If you don’t know much about 2FA, you can read my short blog article about why this feature is something you should absolutely turn on.


Windows 11 is OUT!

Maybe the least-wanted Windows version ever is out! Hooray?

If you’re curious what the next version of Windows is like, Ars Technica has put together a thorough review.

However, it seems like it’s hard to escape the fact that this release has been overshadowed by Microsoft’s conflicting signals:

  • Microsoft has set the system requirements for “officially supported” updates incredibly high.
  • Microsoft also says that they are committed to Windows security. But that computers updated to Windows 11 – unless they meet overly-restrictive system requirements – may not receive future security or feature updates.
  • If Microsoft does restrict updates to computers on Windows 11 that don’t meet their artificially high requirements, it’s easy to see how this plan could backfire, and make Windows 11 PCs more vulnerable.

Steve Gibson did an excellent review (scroll down to page 11) of one of the major Windows 11 sticking points – TPM 2.0 – a hardware security feature that is causing most of the grief. Part of his conclusion is harsh (but true):

…[T]here are NO NEW FEATURES in Windows 11 that require anything more of the TPM than Windows 10 already does… yet Windows 11 is refusing to run on the same TPM’s as Windows 10… apparently because someone at Microsoft thought it would be cool to enact a more restrictive change in requirements.

Given these realities, the path Microsoft should take for Windows 11 is clear: Simply use the maximum security that’s being offered by whatever, if any, TPM is present in a system…If a platform doesn’t offer TPM 2.0, then its user cannot take advantage of those four enterprise-oriented features from among the fourteen that will run on any TPM. Fine. So, explain to those enterprise users that if they want those four features they’ll need to upgrade their hardware. But don’t tell any random home or small business user, who couldn’t care less about Windows Defender System Guard and Autopilot, that they’re S.O.L. if they wish to upgrade to the new Windows…It’s going to be seen as capricious and arbitrary, because as we’ve just seen, it is.

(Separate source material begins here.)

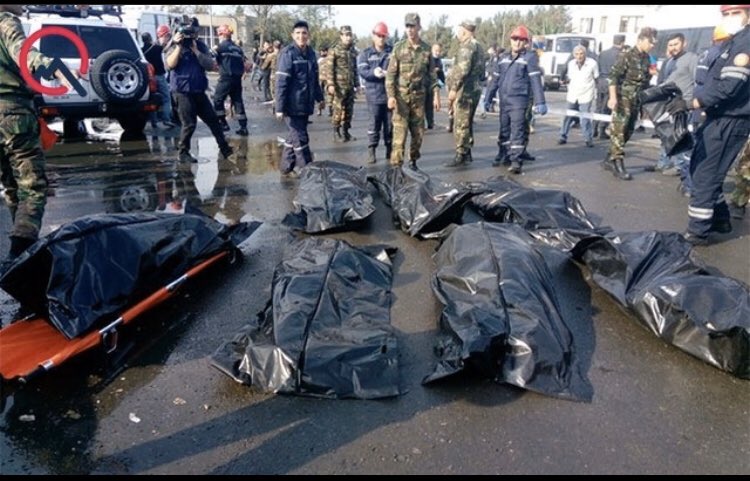 SabuhaXalis's tweet photo. Armenia used  Smerch missiles against #Barda again. 21 civilians killed and more than 70 wounded.Such delibarate #WarCrimes of Armenia are deplorable.Each ceasefire  proposed by Minsk group resulted in missile attack of #Armenia.Is Minsk Group really supposed to solve conflict? https://t.co/QKFJrvLZm8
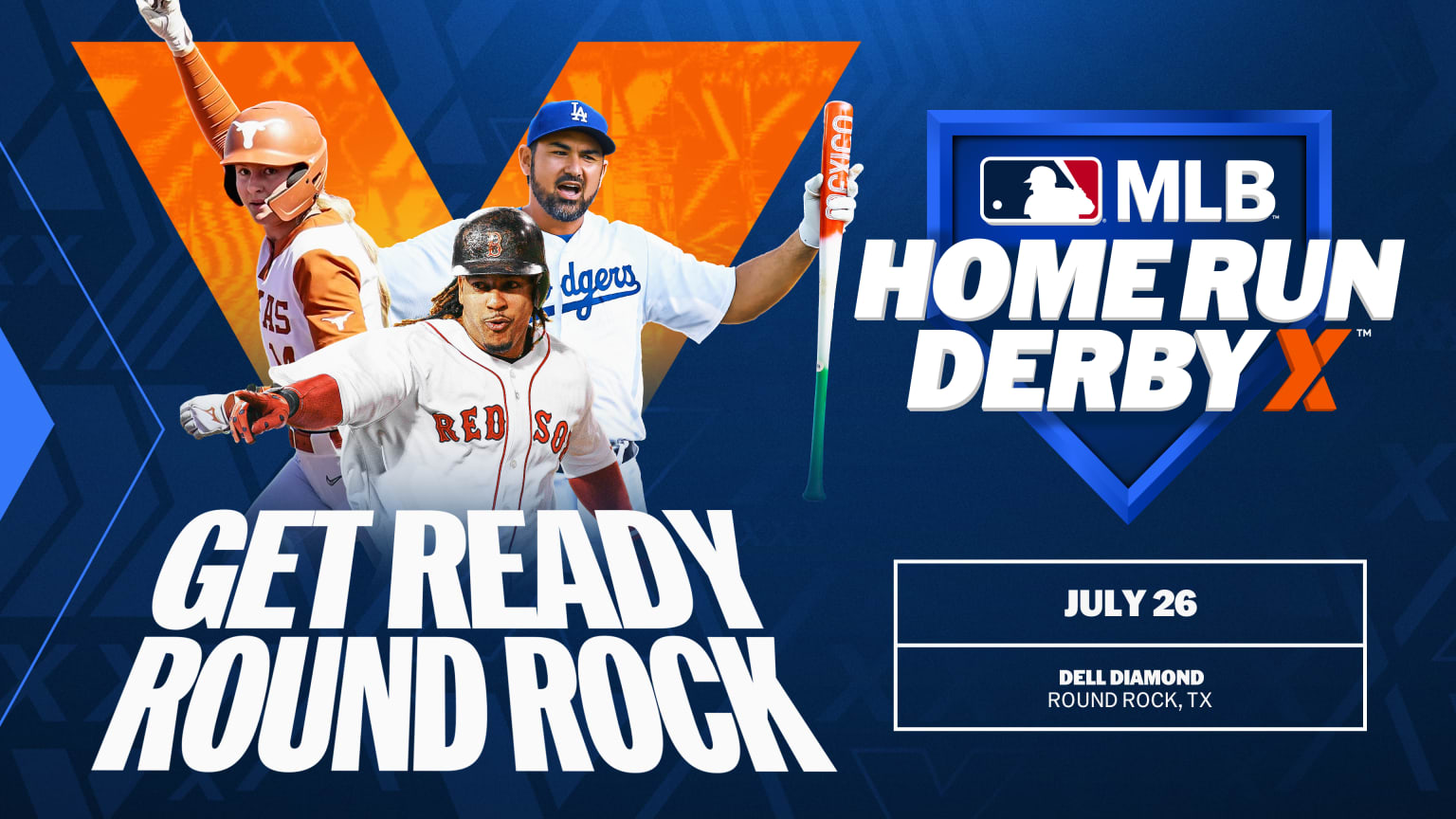 Reese Atwood, Manny Ramirez and Adrián González with the Home Run Derby X logo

It really seems like the Windows 11 requirements are Microsoft’s “wink and nod” to computer OEMs to try and drum up more sales for Lenovo/Dell/HP/etc.


FTC on ISP User Data Collection

A report by the FTC says that some of the countries biggest ISPs:

[C]ollect and share far more data about their customers than many consumers may expect—including access to all of their Internet traffic and real-time location data—while failing to offer consumers meaningful choices about how this data can be used”.

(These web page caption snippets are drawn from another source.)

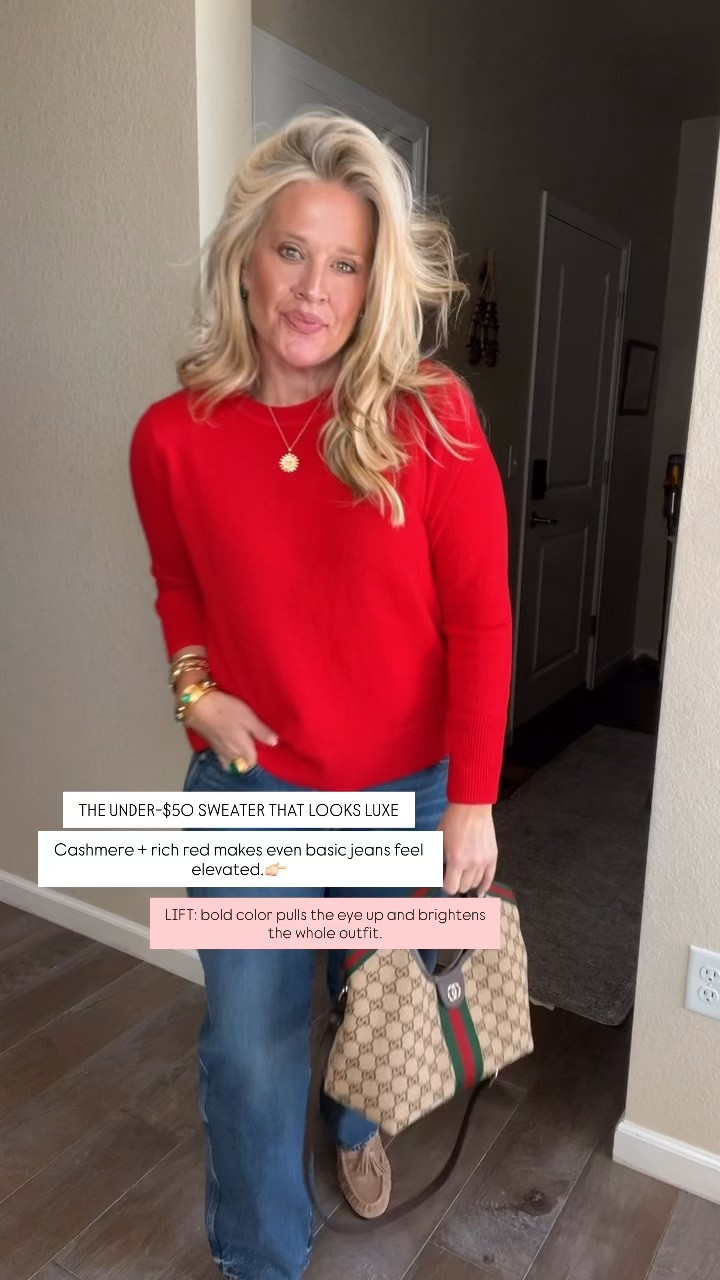 ✨Tap the bell, save and ❤️ start here over 40 fashion, midlife style, midsize fashion and luxury looks for less.  

⬇️Sizing information:
Large sweater (size up if in between sizes.)
Jeans 12 tts (size up if in between sizes.)

RED CASHMERE SWEATER

THE UNDER-$50 SWEATER THAT LOOKS LUXE

Cashmere + rich red makes even basic jeans feel elevated.

LIFT: bold color pulls the eye up and brightens the whole outfit.

👑 Helping you look good, feel good.-Lindsey Denver   Check back daily for belly-friendly style, confidence, and Outfit Physics™.

#LTKOver40 #LTKMidsize #LTKPlusSize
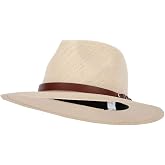 Paper Braid Leatherette Buckle Trim Large Brim Fedora Hat | Paper braid construction, leatherette buckle trim, flat brim, adult men's fit, spring summer wear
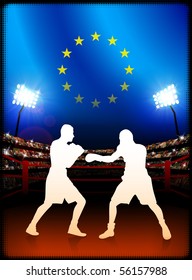 European Union Boxing on Stadium Background Original Illustration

And that the “choice” given to users is a false one at best.

[Some ISPs P]urported to offer consumers access to their data and choices as to their use and deletion, those choices were largely illusory, and sometimes even nudged consumers toward more data sharing. This further demonstrates the importance of restricting the collection and uses of data, rather than allowing ISPs to dictate how consumers’ information is used.

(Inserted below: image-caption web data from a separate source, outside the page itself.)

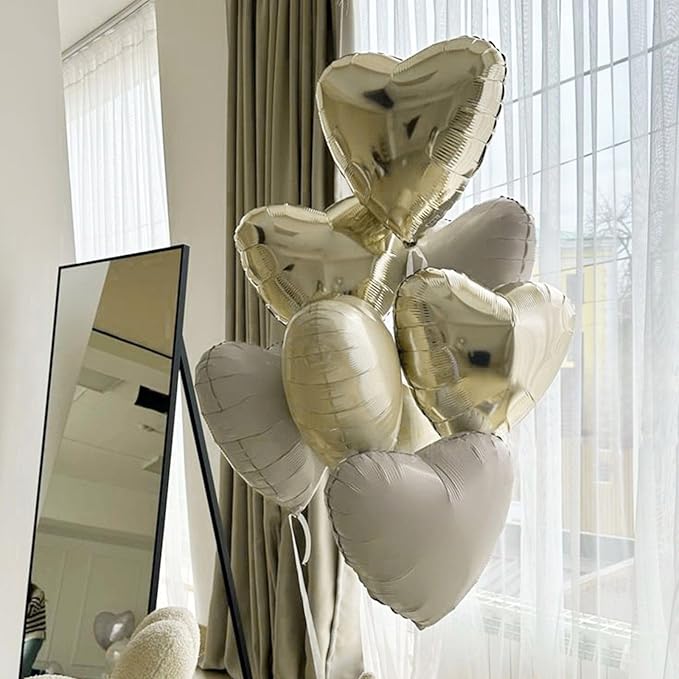 Champagne Gold Cream Heart Balloons,12Pcs 18 Inch Beige Foil Love Heart Shaped Balloons for Birthday Party Wedding Engagement Anniversary Graduation Baby Shower Valentines Day Decorations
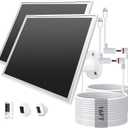 2 Pack Solar Panel for Ring Camera, 8W Solar Charger Compatible with Stick Up Cam Pro/Plus & Spotlight Cam (Battery) Plus/Pro - Waterproof, 16ft Long Cable, DC3.5mm & USB C Ports, White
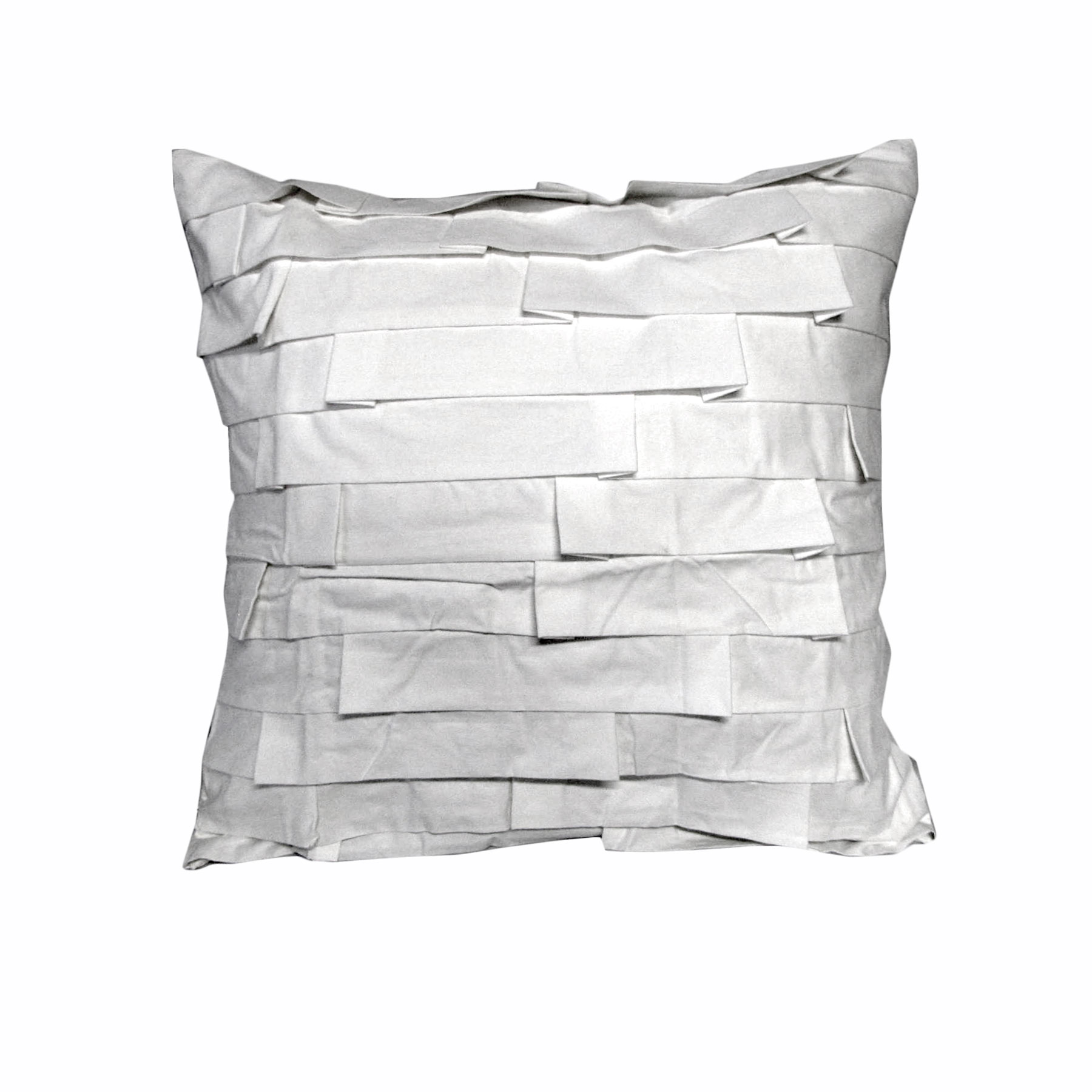 V442-HIN-CUSHION-PLEATS-WHITE-SQ-82435-00 Accessorize Pleats White 45x45 cm Square Filled Cushion - Image 1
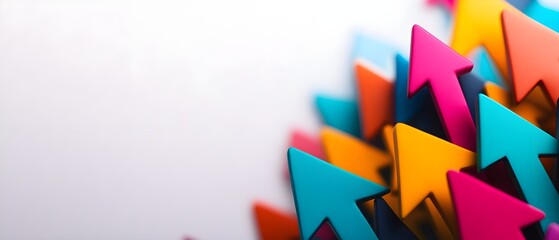 Vibrant arrows pointing upward, abstract background, business growth concept, dynamic design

The ISPs investigated were:

  • AT&T Mobility
  • Cellco Partnership (aka Verizon Wireless)
  • Charter Communications Operating
  • Comcast (aka Xfinity)
  • T-Mobile U.S.
  • Google Fiber.

Together these six companies control about 98% of the US mobile Internet market.

The report blames the repeal of Obama-era broadband privacy and net neutrality regulations which happened under previous FCC chairman Ajit Pai.

Mike Parsons May Be an Idiot

Missouri Governor Mike Parsons threatened to sue and seek civil damages from a St. Louis Post-Dispatch journalist who disclosed a security flaw on Missouri’s Department of Elementary and Secondary Education (DESE) website.

The security flaw revealed Social Security numbers of more than 100,000 teachers, education administrators, and counselors. Governor Parsons called the journalist a “hacker”.

How did the journalist discover this flaw? Did they hack inside the mainframe? Did they execute a sophisticated spear-phishing campaign against a system administrator? Nope.

They right-clicked and clicked on “View Page Source”. That’s it.

If you’re reading this and you’re from Missouri, I’m sorry that your governor seems to be a real dummy.